Duplamente vitorioso da cobiçada Palma de Ouro no Festival de Cannes --"Quando Papai Saiu em Viagem de Negócios" (1985) e "Underground" (95)--, o cineasta Emir Kusturica, 49, está de volta à competição francesa. Seu mais recente filme, "A Vida É um Milagre", será exibido hoje na programação do festival, ao mesmo tempo em que entra em cartaz nas salas de cinema da França.

Definido pelo autor como "um drama shakespeariano otimista", o filme se passa na conflituosa região dos Bálcãs, em 92. Luka (Slavko Stimac), um engenheiro sérvio de Belgrado, se instala numa aldeia fronteiriça, nas montanhas, para construir uma estrada de ferro turística. Seu destino sofrerá uma reviravolta com a deflagração da guerra. Militares sérvios lhe confiam uma refém muçulmana, Sabaha (Natasa Solak), para ser trocada pelo seu filho, prisioneiro de guerra, mas ele acaba se apaixonando pela sua cativa.

Fiel ao seu universo onírico, barroco, burlesco e musical, na primeira metade do filme Kusturica se ilustra na sua arte. Adentram no cenário um caleidoscópio de personagens, de uma cantora de ópera alérgica a políticos mafiosos e militares traficantes. À medida que o filme avança, a narração se concentra na história de amor dos personagens principais.

Com o filme, está sendo lançado o documentário com cenas e depoimentos inéditos "Emir Kusturica, Tendre Barbare" (Emir Kusturica, Terno Bárbaro), realizado por Marie-Christine Malbert. "Para dar um sentido profundo a uma obra, para ser tudo aquilo que a civilização não quer, é preciso ir fundo nas suas emoções e fazê-las emergir. É por isso que minhas preocupações são bastante isoladas na paisagem cinematográfica atual", diz ele.

Em Paris, antes de descer para a Côte d'Azur, Emir Kusturica conversou com a Folha.

Folha de S.Paulo - Filmar uma história de amor de dois personagens não é comum para você.
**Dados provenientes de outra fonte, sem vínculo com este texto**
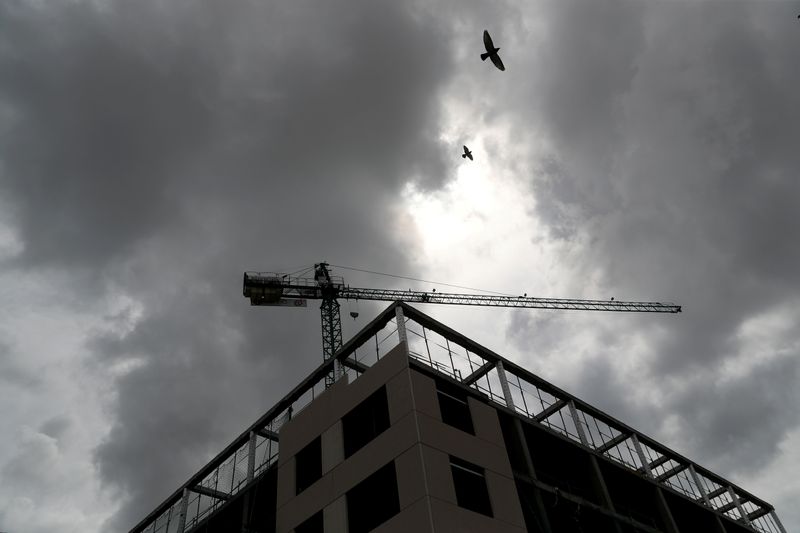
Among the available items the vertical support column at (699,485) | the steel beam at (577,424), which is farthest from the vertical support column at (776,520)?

Foi difícil?

Emir Kusturica - Tinha receio se era realmente capaz de permanecer apenas com os dois personagens todo o tempo. Eu tenho um medo enorme do lado falso, tedioso e pretensioso dos filmes. Tenho muito medo da psicologia, no sentido fora de moda do termo, quando a emoção muitas vezes se torna sentimentalismo. E se vê muito isso no cinema. Mas essa interessante história entre os dois personagens acaba se tornando parte do filme como um todo.

Folha de S.Paulo - O escritor Peter Handke disse que seus filmes estão situados entre Shakespeare e os irmãos Marx. Qual foi a maior influência em "A Vida É um Milagre"?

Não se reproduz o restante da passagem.